Yeah, black lives matter but what about…

I was in two minds about writing this post as I truly believe that while anger is a valid emotion, sometimes it is best to let the pot of boiling water cool down before you use it…did I just make up a proverb? As the Black Lives Matter movement gains global momentum, I have up until now been silently watching how it unfolds in South Africa. I’ve started to see posts from some white South Africans almost negating that black lives matter, because of the farm murders that occur. Bear in mind that 74% of all farms in South Africa are white-owned, so does it not make sense to that wherever any race is a majority, they will make up the bulk of the stats?
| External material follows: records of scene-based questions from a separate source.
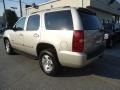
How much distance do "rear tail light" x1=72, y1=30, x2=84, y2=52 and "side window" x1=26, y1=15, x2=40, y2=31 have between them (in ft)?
5.60

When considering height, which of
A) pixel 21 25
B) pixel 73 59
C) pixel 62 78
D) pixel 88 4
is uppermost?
pixel 88 4

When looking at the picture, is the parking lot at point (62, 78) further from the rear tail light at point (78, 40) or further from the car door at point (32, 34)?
the rear tail light at point (78, 40)

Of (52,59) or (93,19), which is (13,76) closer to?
(52,59)

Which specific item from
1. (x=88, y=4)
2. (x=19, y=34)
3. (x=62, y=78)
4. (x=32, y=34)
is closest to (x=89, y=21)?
(x=62, y=78)

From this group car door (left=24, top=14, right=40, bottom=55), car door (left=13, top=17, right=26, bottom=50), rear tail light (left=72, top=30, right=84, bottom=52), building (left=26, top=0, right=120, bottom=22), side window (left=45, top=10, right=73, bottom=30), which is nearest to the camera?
rear tail light (left=72, top=30, right=84, bottom=52)

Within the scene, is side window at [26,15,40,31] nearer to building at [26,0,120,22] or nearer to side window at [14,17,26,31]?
side window at [14,17,26,31]

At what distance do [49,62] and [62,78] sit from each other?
0.65 metres

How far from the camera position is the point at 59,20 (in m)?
5.21

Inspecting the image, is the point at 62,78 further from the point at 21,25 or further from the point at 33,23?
the point at 21,25

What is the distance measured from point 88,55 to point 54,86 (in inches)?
48.8

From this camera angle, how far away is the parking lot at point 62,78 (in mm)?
4754

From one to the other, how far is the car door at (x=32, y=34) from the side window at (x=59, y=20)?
512mm

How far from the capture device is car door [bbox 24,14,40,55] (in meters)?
5.95

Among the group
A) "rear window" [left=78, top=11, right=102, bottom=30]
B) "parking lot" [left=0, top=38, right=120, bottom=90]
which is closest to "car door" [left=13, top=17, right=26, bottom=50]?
"parking lot" [left=0, top=38, right=120, bottom=90]
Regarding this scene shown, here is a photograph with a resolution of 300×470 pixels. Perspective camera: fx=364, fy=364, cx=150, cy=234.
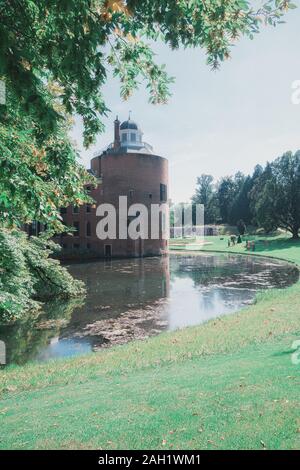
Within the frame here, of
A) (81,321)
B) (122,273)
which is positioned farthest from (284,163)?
(81,321)

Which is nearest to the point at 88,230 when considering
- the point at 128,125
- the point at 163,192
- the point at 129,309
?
the point at 163,192

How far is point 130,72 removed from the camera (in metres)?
6.09

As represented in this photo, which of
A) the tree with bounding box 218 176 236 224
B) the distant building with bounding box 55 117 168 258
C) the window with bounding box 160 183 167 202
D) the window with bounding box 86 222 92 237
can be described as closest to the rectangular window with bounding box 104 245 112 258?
the distant building with bounding box 55 117 168 258

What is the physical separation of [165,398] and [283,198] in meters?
58.1

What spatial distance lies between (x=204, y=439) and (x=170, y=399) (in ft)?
4.70

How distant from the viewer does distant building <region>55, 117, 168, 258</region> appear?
4862cm

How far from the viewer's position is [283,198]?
59.0 m

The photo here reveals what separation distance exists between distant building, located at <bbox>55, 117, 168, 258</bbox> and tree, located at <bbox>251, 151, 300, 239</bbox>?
62.6 ft

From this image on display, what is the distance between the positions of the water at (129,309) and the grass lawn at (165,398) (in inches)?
92.7

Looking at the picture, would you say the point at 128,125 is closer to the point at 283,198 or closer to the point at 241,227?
the point at 283,198

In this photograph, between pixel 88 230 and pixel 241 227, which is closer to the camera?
pixel 88 230

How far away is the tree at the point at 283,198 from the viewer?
59.1 metres

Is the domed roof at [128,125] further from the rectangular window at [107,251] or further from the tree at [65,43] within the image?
the tree at [65,43]

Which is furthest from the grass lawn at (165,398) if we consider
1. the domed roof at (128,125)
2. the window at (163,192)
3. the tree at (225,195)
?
the tree at (225,195)
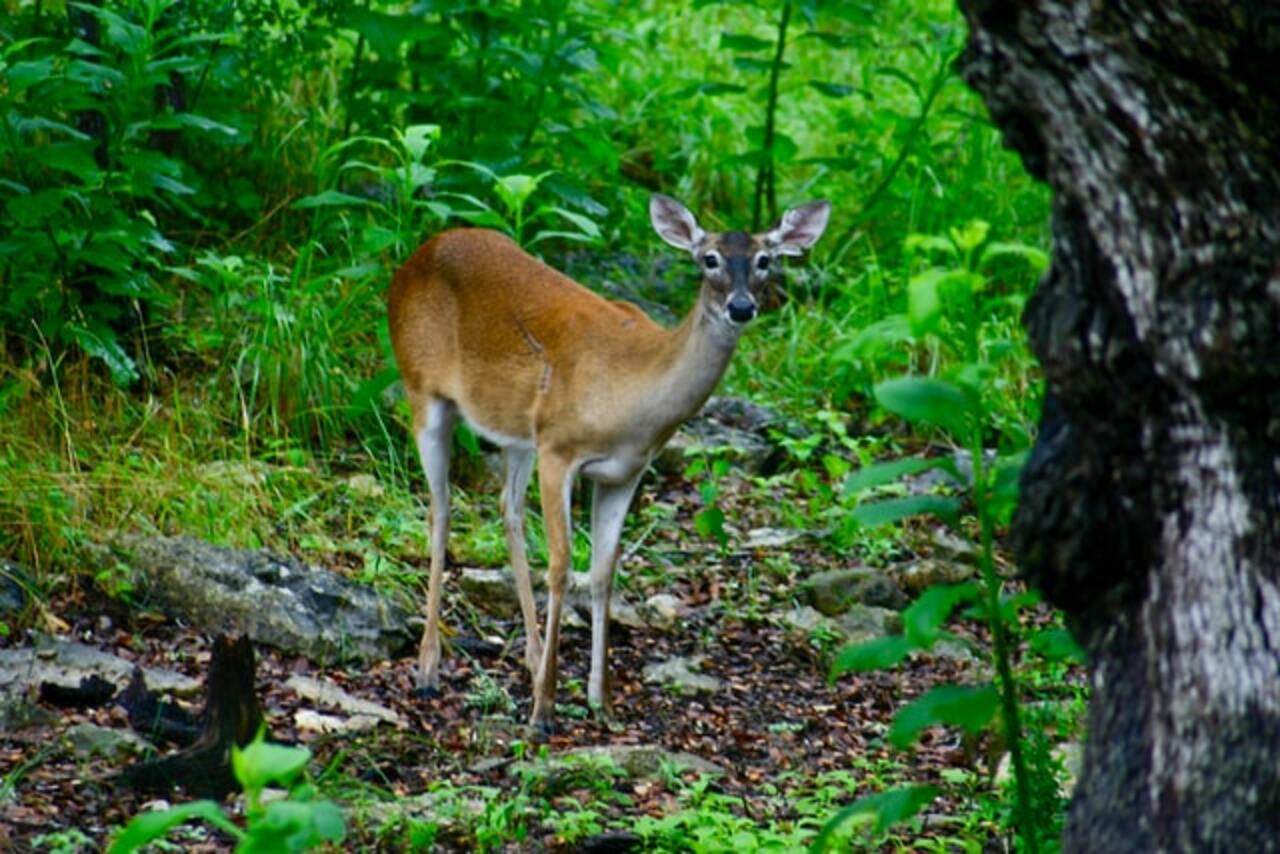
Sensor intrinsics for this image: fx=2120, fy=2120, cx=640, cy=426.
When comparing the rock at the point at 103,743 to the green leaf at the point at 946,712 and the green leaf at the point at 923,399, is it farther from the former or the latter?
the green leaf at the point at 923,399

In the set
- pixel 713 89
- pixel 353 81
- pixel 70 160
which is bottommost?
pixel 70 160

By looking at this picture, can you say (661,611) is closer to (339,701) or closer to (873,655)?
(339,701)

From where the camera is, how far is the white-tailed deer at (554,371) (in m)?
6.66

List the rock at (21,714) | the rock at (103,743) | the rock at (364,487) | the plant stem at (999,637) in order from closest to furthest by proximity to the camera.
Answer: the plant stem at (999,637), the rock at (103,743), the rock at (21,714), the rock at (364,487)

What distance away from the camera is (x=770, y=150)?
32.2ft

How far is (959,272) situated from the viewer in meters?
3.60

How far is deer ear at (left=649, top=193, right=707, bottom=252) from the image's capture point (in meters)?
7.01


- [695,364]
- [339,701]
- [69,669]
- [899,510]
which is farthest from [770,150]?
[899,510]

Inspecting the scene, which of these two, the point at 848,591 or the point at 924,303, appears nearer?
the point at 924,303

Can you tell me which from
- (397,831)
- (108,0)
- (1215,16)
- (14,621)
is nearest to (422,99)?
(108,0)

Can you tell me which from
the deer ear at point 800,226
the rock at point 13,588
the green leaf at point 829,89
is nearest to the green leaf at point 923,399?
the deer ear at point 800,226

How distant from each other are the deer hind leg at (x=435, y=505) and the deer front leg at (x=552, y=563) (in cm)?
35

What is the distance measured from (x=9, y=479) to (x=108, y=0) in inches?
83.6

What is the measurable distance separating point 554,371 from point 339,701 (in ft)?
4.71
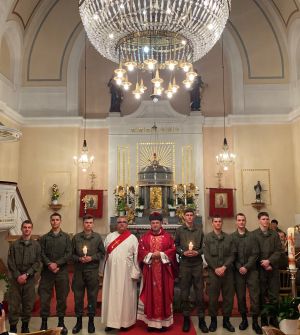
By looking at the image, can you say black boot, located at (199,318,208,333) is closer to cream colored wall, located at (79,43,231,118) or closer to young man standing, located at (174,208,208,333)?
young man standing, located at (174,208,208,333)

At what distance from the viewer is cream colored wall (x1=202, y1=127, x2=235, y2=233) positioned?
11.0m

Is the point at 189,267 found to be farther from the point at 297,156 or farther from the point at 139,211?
the point at 297,156

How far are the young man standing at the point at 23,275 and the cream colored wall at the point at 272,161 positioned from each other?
755cm

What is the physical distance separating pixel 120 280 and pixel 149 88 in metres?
8.25

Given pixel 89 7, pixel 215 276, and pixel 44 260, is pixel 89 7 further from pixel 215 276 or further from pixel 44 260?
pixel 215 276

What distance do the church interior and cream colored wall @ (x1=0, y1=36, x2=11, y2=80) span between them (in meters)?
0.04

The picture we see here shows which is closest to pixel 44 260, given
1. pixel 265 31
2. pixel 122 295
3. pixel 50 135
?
pixel 122 295

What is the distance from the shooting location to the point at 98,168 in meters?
11.3

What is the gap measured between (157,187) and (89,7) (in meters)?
6.15

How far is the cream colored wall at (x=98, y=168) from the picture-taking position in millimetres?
11055

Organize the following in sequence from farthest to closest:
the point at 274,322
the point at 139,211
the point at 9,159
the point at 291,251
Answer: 1. the point at 9,159
2. the point at 139,211
3. the point at 274,322
4. the point at 291,251

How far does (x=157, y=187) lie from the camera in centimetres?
1016

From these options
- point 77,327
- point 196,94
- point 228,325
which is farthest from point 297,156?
point 77,327

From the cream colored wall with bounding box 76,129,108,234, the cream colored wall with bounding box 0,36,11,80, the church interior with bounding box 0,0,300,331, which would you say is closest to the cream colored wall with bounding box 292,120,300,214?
the church interior with bounding box 0,0,300,331
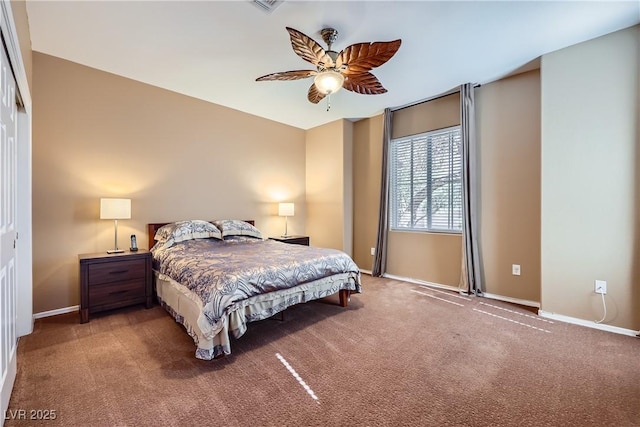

This is in the same line of thread as those who have rightly said ‘white people account for more police murders in the US.’ Well duh…the US is a majority white country is it not? However black people, in particular, black men are more likely to be killed by the police. I have countless times posted that the BLM movement is not about establishing a new order of white people vs. black people, it’s about dismantling racism. It’s the world vs. racists. I think it is also important to address those who have coined their own slogan ‘some black lives matter.’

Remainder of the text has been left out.